EXTRACTED TEXT ->
BEGIN

A vehicle for New York drummer/producer Anton Fier’s restless musical talent, the Golden Palominos evolved from edgy downtown supergroup — at one memorable show, the lineup included Fier, David Moss (drums/noise), Arto Lindsay (guitar/vocals), John Zorn (reeds), Bill Laswell (bass) and Jamaaladeen Tacuma (bass); the double rhythm section packed a wallop in unison, but more often the players broke off into intense and fascinating duets and trios — into a band whose art-funk amalgam firmly defined its restrained, elegant grooves. The Palominos’ diverse sound (this is one band that never warranted accusations of repeating itself) arises from the different sets of musicians assembled for each record.

END

EXTRACTED DATA ->

BEGIN

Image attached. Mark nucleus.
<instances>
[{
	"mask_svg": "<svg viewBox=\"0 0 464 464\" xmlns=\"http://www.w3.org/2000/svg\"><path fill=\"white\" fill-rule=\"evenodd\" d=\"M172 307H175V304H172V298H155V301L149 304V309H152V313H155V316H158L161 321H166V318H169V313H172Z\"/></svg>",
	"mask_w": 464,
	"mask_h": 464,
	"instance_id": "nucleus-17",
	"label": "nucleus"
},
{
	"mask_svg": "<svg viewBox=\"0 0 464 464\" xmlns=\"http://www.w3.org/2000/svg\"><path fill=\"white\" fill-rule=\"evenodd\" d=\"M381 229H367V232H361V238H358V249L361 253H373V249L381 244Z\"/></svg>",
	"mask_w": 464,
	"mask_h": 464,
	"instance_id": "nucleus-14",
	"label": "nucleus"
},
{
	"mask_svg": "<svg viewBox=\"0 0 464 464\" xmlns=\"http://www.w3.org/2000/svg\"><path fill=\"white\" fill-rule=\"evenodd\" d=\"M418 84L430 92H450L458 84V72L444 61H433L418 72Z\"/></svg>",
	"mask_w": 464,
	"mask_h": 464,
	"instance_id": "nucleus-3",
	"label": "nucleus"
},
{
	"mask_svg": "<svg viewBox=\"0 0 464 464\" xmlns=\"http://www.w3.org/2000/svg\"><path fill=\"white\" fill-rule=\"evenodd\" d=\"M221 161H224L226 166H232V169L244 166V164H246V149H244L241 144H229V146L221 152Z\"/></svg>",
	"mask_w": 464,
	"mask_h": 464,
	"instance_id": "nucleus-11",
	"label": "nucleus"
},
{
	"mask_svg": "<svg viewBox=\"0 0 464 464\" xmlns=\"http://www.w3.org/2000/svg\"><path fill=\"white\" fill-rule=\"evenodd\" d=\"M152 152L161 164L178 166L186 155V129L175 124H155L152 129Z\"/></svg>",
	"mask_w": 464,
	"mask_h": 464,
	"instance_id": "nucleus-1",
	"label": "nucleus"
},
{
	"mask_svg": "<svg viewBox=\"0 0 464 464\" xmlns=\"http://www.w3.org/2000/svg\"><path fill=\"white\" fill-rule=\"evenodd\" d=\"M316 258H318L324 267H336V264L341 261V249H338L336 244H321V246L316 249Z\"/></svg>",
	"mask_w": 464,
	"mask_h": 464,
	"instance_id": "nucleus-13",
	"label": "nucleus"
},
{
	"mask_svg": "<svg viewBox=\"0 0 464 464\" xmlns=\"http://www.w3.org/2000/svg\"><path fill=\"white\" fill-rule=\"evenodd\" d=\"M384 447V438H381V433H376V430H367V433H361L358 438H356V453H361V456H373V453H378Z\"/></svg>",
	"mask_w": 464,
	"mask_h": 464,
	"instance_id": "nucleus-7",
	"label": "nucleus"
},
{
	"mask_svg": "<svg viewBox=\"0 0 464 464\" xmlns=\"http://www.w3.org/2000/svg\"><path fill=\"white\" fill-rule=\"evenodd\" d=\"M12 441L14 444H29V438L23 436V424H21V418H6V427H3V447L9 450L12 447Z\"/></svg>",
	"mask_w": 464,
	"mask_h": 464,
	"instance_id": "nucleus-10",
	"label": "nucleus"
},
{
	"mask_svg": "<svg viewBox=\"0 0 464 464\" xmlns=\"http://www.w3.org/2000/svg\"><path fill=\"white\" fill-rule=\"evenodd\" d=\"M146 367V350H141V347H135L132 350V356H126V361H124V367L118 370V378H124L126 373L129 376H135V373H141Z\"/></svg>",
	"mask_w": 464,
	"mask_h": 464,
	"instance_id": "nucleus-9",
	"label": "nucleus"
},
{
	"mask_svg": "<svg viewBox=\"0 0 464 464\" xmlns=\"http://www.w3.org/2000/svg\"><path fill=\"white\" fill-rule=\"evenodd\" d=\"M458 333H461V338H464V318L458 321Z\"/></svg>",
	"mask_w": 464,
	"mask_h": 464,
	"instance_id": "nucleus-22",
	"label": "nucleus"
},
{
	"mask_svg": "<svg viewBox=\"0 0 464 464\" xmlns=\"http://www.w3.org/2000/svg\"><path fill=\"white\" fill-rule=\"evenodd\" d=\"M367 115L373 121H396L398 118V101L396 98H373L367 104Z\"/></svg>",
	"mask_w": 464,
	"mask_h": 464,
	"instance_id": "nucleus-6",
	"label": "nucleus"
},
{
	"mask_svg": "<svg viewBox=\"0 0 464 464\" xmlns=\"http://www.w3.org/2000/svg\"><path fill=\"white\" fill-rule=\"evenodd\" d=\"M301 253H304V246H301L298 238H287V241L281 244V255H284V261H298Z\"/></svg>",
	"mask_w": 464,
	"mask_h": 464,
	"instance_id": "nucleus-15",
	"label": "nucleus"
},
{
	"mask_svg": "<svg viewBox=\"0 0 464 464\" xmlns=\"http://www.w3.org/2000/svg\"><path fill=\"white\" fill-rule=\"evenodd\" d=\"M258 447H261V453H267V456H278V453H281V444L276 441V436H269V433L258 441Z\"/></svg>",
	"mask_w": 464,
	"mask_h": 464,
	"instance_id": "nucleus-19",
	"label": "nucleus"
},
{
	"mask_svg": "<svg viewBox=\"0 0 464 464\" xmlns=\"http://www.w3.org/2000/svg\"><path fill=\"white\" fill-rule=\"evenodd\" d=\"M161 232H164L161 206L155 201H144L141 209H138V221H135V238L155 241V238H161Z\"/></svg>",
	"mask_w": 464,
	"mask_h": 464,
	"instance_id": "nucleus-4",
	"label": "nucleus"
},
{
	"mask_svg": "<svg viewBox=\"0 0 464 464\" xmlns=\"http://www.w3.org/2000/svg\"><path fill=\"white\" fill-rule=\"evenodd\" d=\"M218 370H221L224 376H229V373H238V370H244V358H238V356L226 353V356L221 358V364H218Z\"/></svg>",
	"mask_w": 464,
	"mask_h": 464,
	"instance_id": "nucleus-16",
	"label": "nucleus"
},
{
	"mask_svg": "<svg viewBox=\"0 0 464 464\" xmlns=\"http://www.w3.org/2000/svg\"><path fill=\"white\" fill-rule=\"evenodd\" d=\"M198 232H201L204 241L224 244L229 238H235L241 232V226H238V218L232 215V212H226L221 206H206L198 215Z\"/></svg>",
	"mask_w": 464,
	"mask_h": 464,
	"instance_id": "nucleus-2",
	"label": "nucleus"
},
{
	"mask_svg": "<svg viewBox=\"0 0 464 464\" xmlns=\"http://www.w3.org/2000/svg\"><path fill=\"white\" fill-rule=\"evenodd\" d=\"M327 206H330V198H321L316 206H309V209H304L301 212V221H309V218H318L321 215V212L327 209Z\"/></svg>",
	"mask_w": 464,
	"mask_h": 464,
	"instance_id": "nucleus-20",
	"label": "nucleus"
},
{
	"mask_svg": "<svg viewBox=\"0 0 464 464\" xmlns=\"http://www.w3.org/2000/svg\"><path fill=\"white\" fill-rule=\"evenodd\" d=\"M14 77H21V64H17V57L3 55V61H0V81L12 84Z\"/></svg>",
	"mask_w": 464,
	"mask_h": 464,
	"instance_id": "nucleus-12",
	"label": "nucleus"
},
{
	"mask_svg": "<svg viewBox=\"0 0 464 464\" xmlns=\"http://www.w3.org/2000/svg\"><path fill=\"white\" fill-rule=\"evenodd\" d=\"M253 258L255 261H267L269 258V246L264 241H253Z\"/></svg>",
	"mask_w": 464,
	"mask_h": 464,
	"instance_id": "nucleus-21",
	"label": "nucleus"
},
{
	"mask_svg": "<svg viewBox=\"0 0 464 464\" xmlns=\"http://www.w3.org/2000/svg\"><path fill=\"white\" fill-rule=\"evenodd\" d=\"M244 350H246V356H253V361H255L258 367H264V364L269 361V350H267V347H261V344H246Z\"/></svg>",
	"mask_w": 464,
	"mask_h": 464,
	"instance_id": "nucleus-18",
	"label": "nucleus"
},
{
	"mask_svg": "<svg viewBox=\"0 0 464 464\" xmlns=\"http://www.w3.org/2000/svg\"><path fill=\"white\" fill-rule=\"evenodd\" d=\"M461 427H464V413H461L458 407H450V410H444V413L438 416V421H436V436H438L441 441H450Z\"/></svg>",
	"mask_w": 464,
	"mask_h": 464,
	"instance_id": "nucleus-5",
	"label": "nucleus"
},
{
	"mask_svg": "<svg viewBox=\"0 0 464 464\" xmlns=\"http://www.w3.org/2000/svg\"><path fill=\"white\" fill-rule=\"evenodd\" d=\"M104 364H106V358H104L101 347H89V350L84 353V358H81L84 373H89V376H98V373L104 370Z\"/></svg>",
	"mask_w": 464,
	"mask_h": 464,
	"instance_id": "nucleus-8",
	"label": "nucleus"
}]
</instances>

END

REQUIREMENTS ->
1. In the Golden Palominos text, replace "restrained" with "understated" in the section starting at "A vehicle for" and ending at "for each record.".
2. Answer these questions about the Golden Palominos text:
(a) Who played reeds at the memorable show?
(b) Which two players are listed on bass in that lineup?
(c) What does the band's diverse sound arise from?
3. Continue the Golden Palominos text from the point where it stops.

RESPONSES ->
1.
A vehicle for New York drummer/producer Anton Fier’s restless musical talent, the Golden Palominos evolved from edgy downtown supergroup — at one memorable show, the lineup included Fier, David Moss (drums/noise), Arto Lindsay (guitar/vocals), John Zorn (reeds), Bill Laswell (bass) and Jamaaladeen Tacuma (bass); the double rhythm section packed a wallop in unison, but more often the players broke off into intense and fascinating duets and trios — into a band whose art-funk amalgam firmly defined its understated, elegant grooves. The Palominos’ diverse sound (this is one band that never warranted accusations of repeating itself) arises from the different sets of musicians assembled for each record.

2.
(a) John Zorn
(b) Bill Laswell and Jamaaladeen Tacuma
(c) The different sets of musicians assembled for each record

3.
The Golden Palominos — an above-average avant-funk album — would have been a milestone if it had sounded anything like the Palominos’ New York gigs. With guitarists Lindsay and Fred Frith, Laswell and Zorn on hand, it sounds like a more aggressive version of Material. The Palominos add (Mark Miller, Fred Frith, Nicky Skopelitis) and subtract (most often Tacuma and Moss) players while preserving the basic material, tossing in a couple of new things (“Hot Seat,” a song mostly by Miller, and “Cookout,” a Fier percussion piece). Some of the more avant touches (the rhythm section’s off-center funk, the angular guitar and, for the time, adventurous rock use of turntables and other hip-hop techniques) now sound dated, but “Monday Night” and “I.D.” are still fresh. That album (minus one track, “Clean Plate”) was subsequently repackaged on A History (1982-1985), which also contains, in its entirety, the poppier Visions of Excess.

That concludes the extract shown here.